▶ To do
Quote the data below in full, please, without altering anything.

═════ Data shown ═════

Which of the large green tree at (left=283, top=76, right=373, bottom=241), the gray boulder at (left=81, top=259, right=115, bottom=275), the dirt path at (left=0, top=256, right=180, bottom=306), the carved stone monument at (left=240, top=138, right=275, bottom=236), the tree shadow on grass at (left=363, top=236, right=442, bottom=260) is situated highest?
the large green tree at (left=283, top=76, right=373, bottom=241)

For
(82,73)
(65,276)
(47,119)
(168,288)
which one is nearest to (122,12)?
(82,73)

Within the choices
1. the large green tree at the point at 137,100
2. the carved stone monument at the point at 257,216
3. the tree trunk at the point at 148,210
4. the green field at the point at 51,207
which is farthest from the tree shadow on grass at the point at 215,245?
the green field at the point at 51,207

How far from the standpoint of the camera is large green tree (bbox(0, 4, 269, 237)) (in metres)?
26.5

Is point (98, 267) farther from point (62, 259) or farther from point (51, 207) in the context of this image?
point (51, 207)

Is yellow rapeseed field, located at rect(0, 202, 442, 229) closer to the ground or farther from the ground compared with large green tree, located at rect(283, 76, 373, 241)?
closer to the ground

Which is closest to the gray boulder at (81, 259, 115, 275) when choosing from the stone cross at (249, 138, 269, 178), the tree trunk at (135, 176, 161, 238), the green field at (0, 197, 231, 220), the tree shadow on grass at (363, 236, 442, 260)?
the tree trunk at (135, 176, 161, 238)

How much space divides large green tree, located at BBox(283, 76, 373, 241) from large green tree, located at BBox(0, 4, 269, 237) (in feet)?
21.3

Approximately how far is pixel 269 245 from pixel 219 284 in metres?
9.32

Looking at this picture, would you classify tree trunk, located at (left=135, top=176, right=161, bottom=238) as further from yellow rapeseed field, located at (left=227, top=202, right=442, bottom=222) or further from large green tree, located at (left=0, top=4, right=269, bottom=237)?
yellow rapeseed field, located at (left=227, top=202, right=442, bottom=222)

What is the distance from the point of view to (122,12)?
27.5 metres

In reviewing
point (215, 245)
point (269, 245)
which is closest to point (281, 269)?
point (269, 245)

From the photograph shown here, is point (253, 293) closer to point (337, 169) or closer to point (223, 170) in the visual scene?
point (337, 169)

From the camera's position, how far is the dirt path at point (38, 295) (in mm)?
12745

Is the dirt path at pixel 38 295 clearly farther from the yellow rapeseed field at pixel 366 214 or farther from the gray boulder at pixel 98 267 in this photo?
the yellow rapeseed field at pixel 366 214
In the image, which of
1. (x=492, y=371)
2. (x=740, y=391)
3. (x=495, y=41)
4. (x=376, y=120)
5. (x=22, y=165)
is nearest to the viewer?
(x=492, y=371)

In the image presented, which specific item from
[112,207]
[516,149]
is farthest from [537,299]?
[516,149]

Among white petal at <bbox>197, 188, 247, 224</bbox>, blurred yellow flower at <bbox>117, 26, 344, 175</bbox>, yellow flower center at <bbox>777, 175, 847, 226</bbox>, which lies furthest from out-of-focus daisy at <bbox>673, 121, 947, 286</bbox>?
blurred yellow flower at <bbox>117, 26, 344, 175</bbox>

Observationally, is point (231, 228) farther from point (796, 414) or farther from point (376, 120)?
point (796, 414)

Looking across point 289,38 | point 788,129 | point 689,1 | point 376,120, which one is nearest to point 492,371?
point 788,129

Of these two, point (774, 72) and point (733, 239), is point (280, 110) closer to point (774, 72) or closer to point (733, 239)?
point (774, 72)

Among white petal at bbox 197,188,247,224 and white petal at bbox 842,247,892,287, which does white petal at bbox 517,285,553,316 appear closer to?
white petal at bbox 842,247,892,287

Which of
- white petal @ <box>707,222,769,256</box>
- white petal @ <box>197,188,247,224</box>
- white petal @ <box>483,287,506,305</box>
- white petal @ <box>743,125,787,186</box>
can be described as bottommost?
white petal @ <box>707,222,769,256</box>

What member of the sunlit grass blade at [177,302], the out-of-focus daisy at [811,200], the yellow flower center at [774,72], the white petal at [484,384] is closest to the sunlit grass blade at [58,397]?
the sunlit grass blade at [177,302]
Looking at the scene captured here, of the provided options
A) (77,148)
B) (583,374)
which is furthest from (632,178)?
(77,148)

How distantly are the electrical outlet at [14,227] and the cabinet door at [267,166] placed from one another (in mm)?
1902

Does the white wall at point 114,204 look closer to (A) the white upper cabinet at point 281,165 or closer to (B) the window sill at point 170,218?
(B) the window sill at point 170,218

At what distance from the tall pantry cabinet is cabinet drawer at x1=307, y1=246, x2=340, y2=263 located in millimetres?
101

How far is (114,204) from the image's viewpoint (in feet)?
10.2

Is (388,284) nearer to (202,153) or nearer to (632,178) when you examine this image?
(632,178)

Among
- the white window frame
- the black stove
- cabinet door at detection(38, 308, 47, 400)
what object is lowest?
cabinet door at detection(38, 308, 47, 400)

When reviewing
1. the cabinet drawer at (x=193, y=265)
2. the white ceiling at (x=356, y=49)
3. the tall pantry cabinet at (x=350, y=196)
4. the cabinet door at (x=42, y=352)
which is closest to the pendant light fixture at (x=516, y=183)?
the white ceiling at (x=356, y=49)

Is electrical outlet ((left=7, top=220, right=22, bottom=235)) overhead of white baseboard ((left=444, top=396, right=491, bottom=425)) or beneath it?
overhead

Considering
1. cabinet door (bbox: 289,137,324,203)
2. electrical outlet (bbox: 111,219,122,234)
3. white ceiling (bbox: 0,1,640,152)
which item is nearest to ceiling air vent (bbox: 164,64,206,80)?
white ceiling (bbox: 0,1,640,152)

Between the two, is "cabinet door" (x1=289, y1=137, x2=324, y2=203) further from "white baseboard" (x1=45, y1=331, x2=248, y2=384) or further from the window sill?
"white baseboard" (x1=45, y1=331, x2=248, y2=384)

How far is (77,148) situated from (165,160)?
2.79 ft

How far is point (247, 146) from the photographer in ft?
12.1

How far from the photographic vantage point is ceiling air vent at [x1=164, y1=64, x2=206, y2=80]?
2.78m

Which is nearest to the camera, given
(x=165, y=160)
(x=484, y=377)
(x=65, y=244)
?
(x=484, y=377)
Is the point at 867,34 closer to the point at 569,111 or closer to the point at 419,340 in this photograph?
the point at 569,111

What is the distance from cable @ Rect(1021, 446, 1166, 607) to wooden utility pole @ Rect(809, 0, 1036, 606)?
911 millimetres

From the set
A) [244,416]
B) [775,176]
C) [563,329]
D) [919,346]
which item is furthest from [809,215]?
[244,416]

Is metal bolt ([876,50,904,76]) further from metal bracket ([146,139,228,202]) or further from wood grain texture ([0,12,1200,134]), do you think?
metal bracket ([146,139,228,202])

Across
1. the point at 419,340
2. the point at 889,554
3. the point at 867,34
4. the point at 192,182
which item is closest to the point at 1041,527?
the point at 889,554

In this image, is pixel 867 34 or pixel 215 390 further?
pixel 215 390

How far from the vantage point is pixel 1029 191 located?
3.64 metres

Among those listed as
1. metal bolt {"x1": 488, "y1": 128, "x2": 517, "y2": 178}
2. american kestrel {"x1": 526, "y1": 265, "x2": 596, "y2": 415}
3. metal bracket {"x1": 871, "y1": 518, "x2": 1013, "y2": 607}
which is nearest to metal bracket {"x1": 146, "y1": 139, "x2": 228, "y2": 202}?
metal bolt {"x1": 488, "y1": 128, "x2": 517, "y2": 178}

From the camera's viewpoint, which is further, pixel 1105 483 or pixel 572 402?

═════

▶ Response to the exercise
Which of the large green tree at (left=283, top=76, right=373, bottom=241), the gray boulder at (left=81, top=259, right=115, bottom=275), the dirt path at (left=0, top=256, right=180, bottom=306), the carved stone monument at (left=240, top=138, right=275, bottom=236), the tree shadow on grass at (left=363, top=236, right=442, bottom=260) is situated highest?
the large green tree at (left=283, top=76, right=373, bottom=241)

For
(82,73)
(65,276)
(47,119)
(168,288)
which one is nearest to (122,12)?
(82,73)

Within the choices
1. the large green tree at the point at 137,100
2. the carved stone monument at the point at 257,216
3. the tree trunk at the point at 148,210
4. the green field at the point at 51,207
which is farthest from the tree shadow on grass at the point at 215,245?
the green field at the point at 51,207

How far from the standpoint of the camera is large green tree (bbox(0, 4, 269, 237)) (in metres)?
26.5

Is point (98, 267) farther from point (62, 259) or farther from point (51, 207) in the context of this image?
point (51, 207)

Is yellow rapeseed field, located at rect(0, 202, 442, 229) closer to the ground or farther from the ground compared with large green tree, located at rect(283, 76, 373, 241)?
closer to the ground

Which is closest to the gray boulder at (81, 259, 115, 275) when choosing from the stone cross at (249, 138, 269, 178), the tree trunk at (135, 176, 161, 238), the green field at (0, 197, 231, 220), the tree shadow on grass at (363, 236, 442, 260)?
the tree trunk at (135, 176, 161, 238)

How much space divides large green tree, located at BBox(283, 76, 373, 241) from large green tree, located at BBox(0, 4, 269, 237) (in feet)?
21.3

Approximately how far is pixel 269 245 from pixel 219 284 in metres?
9.32

Looking at this picture, would you classify tree trunk, located at (left=135, top=176, right=161, bottom=238) as further from yellow rapeseed field, located at (left=227, top=202, right=442, bottom=222) or further from large green tree, located at (left=0, top=4, right=269, bottom=237)?
yellow rapeseed field, located at (left=227, top=202, right=442, bottom=222)

What is the distance from the point of view to (122,12)?
27.5 metres

In reviewing
point (215, 245)
point (269, 245)
which is closest to point (281, 269)?
point (269, 245)

From the photograph shown here, is point (253, 293) closer to point (337, 169) or closer to point (223, 170) in the visual scene?
point (337, 169)

From the camera's position, how far is the dirt path at point (38, 295) (in mm)?
12745

Is the dirt path at pixel 38 295 clearly farther from the yellow rapeseed field at pixel 366 214 or farther from the gray boulder at pixel 98 267 in this photo?
the yellow rapeseed field at pixel 366 214
In the image, which of
1. (x=492, y=371)
2. (x=740, y=391)
3. (x=495, y=41)
4. (x=376, y=120)
5. (x=22, y=165)
is nearest to the viewer?
(x=492, y=371)

In the image presented, which specific item from
[112,207]
[516,149]
is farthest from [537,299]?
[516,149]

Among white petal at <bbox>197, 188, 247, 224</bbox>, blurred yellow flower at <bbox>117, 26, 344, 175</bbox>, yellow flower center at <bbox>777, 175, 847, 226</bbox>, which lies furthest from out-of-focus daisy at <bbox>673, 121, 947, 286</bbox>?
blurred yellow flower at <bbox>117, 26, 344, 175</bbox>

Observationally, is point (231, 228) farther from point (796, 414) or farther from point (376, 120)?
point (796, 414)

Looking across point 289,38 | point 788,129 | point 689,1 | point 376,120, which one is nearest to point 492,371?
point 788,129

Of these two, point (774, 72) and point (733, 239), is point (280, 110) closer to point (774, 72) or closer to point (733, 239)?
point (774, 72)

Among white petal at bbox 197,188,247,224 and white petal at bbox 842,247,892,287, which does white petal at bbox 517,285,553,316 appear closer to?
white petal at bbox 842,247,892,287

Which of
- white petal @ <box>707,222,769,256</box>
- white petal @ <box>197,188,247,224</box>
- white petal @ <box>483,287,506,305</box>
- white petal @ <box>743,125,787,186</box>
can be described as bottommost?
white petal @ <box>707,222,769,256</box>

What member of the sunlit grass blade at [177,302], the out-of-focus daisy at [811,200], the yellow flower center at [774,72], the white petal at [484,384] is closest to the sunlit grass blade at [58,397]?
the sunlit grass blade at [177,302]
Looking at the scene captured here, of the provided options
A) (77,148)
B) (583,374)
which is furthest from (632,178)?
(77,148)

How distantly are the electrical outlet at [14,227] and the cabinet door at [267,166] placed from one another (in mm)?
1902

Does the white wall at point 114,204 look closer to (A) the white upper cabinet at point 281,165 or closer to (B) the window sill at point 170,218?
(B) the window sill at point 170,218

At what distance from the tall pantry cabinet is cabinet drawer at x1=307, y1=246, x2=340, y2=263 located in millimetres?
101

How far is (114,204) from the image's viewpoint (in feet)?
10.2

Is (388,284) nearer to (202,153) or nearer to (632,178) when you examine this image?
(632,178)

Among
- the white window frame
- the black stove
- cabinet door at detection(38, 308, 47, 400)
what object is lowest?
cabinet door at detection(38, 308, 47, 400)

When reviewing
1. the cabinet drawer at (x=193, y=265)
2. the white ceiling at (x=356, y=49)
3. the tall pantry cabinet at (x=350, y=196)
4. the cabinet door at (x=42, y=352)
which is closest to the pendant light fixture at (x=516, y=183)?
the white ceiling at (x=356, y=49)

Is electrical outlet ((left=7, top=220, right=22, bottom=235)) overhead of white baseboard ((left=444, top=396, right=491, bottom=425)) or beneath it?
overhead

Considering
1. cabinet door (bbox: 289,137,324,203)
2. electrical outlet (bbox: 111,219,122,234)
3. white ceiling (bbox: 0,1,640,152)
which item is nearest to ceiling air vent (bbox: 164,64,206,80)?
white ceiling (bbox: 0,1,640,152)

Between the two, is "cabinet door" (x1=289, y1=137, x2=324, y2=203) further from "white baseboard" (x1=45, y1=331, x2=248, y2=384) or further from the window sill?
"white baseboard" (x1=45, y1=331, x2=248, y2=384)

How far is (77,148) situated from (165,160)?
2.79 ft

How far is point (247, 146) from the photographer in ft?
12.1

How far from the photographic vantage point is ceiling air vent at [x1=164, y1=64, x2=206, y2=80]?
2.78m

Which is nearest to the camera, given
(x=165, y=160)
(x=484, y=377)
(x=65, y=244)
?
(x=484, y=377)
Is the point at 867,34 closer to the point at 569,111 or closer to the point at 419,340 in this photograph?
the point at 569,111

What is the distance from cable @ Rect(1021, 446, 1166, 607) to wooden utility pole @ Rect(809, 0, 1036, 606)?
911 millimetres

From the set
A) [244,416]
B) [775,176]
C) [563,329]
D) [919,346]
which item is furthest from [809,215]?
[244,416]

Is metal bolt ([876,50,904,76]) further from metal bracket ([146,139,228,202]) or further from wood grain texture ([0,12,1200,134]), do you think?
metal bracket ([146,139,228,202])

Across
1. the point at 419,340
2. the point at 889,554
3. the point at 867,34
4. the point at 192,182
which item is closest to the point at 1041,527?
the point at 889,554

In this image, is pixel 867 34 or pixel 215 390 further?
pixel 215 390

How far from the vantage point is pixel 1029 191 located?
3.64 metres

Among those listed as
1. metal bolt {"x1": 488, "y1": 128, "x2": 517, "y2": 178}
2. american kestrel {"x1": 526, "y1": 265, "x2": 596, "y2": 415}
3. metal bracket {"x1": 871, "y1": 518, "x2": 1013, "y2": 607}
which is nearest to metal bracket {"x1": 146, "y1": 139, "x2": 228, "y2": 202}?
metal bolt {"x1": 488, "y1": 128, "x2": 517, "y2": 178}

From the camera's viewpoint, which is further, pixel 1105 483 or pixel 572 402?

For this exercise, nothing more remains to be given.